WORK ITEM: Retype all the records below exactly as they are, with no image carried over.

PROVIDED INFORMATION:
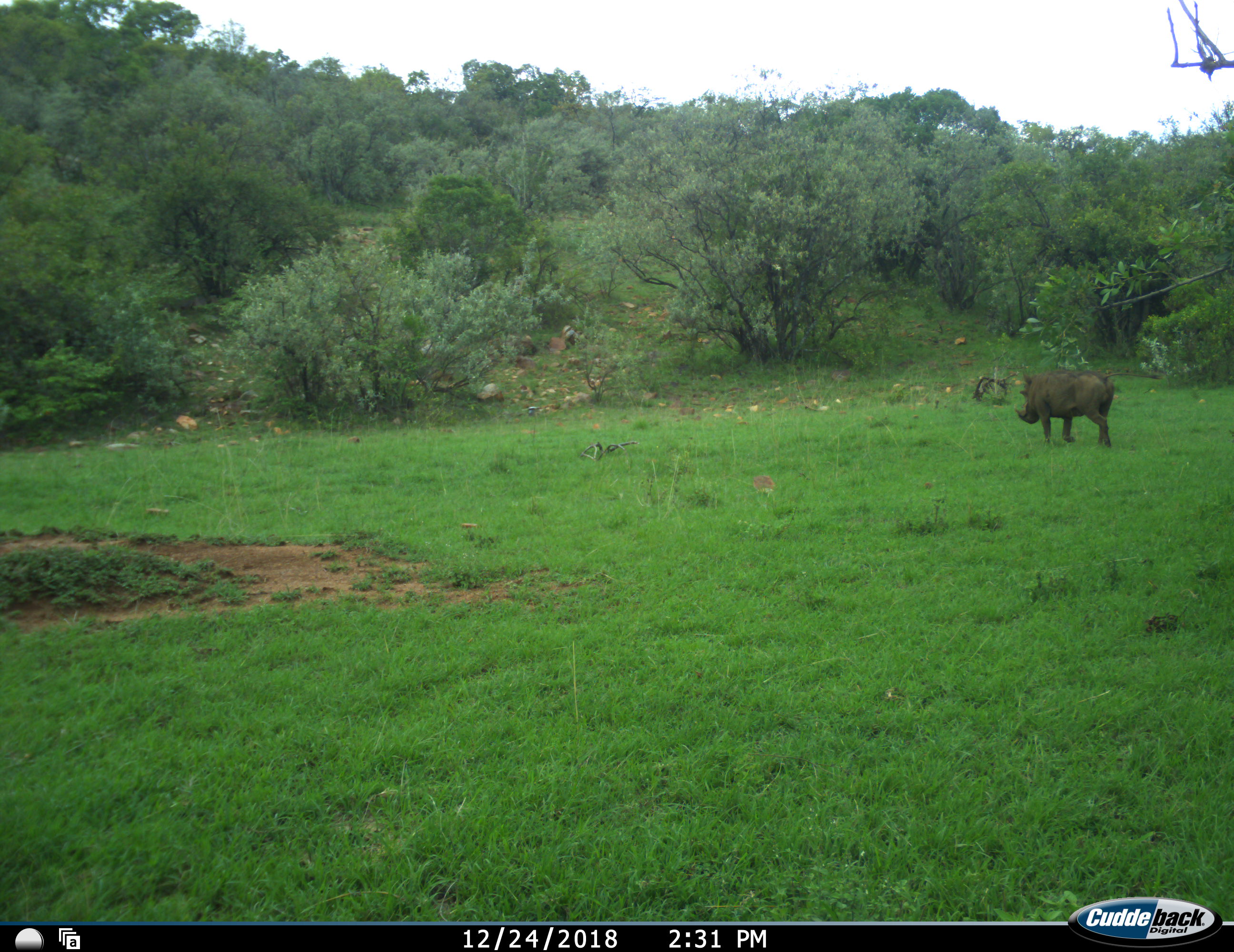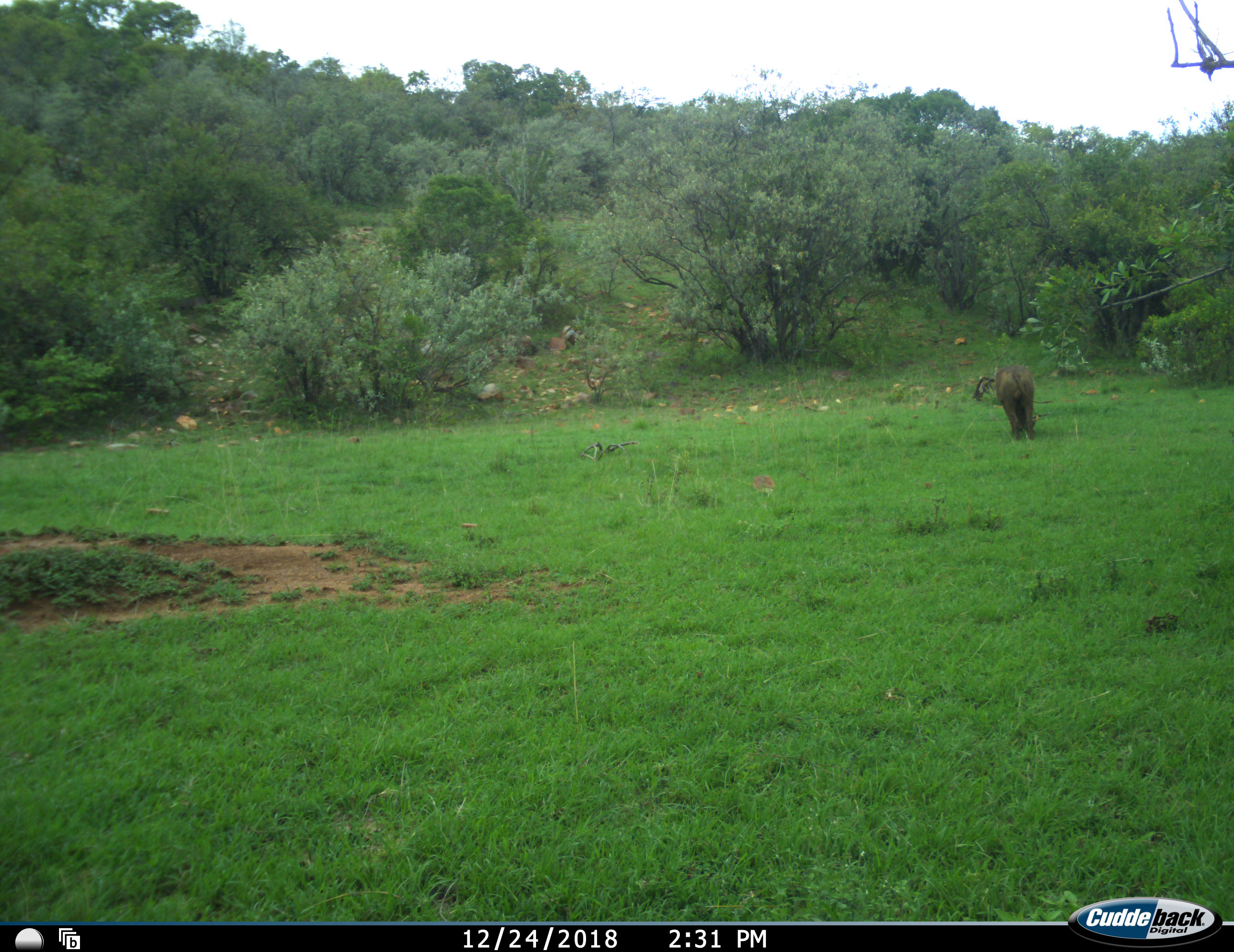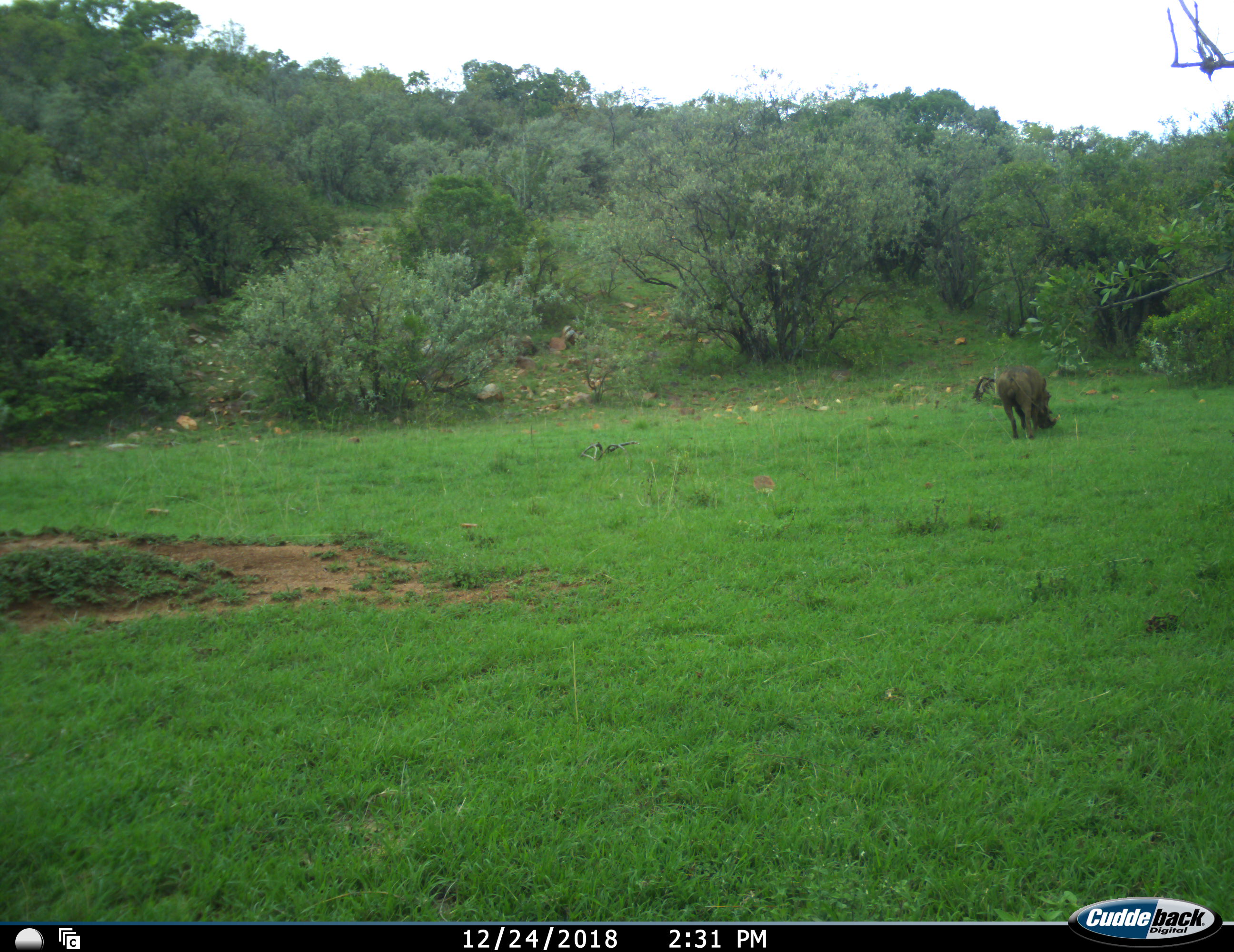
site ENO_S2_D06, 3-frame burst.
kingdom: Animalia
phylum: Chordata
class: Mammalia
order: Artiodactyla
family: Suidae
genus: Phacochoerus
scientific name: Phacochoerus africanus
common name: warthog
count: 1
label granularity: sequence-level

RESULT FOR THIS EXERCISE:
site ENO_S2_D06, 3-frame burst.
kingdom: Animalia
phylum: Chordata
class: Mammalia
order: Artiodactyla
family: Suidae
genus: Phacochoerus
scientific name: Phacochoerus africanus
common name: warthog
count: 1
label granularity: sequence-level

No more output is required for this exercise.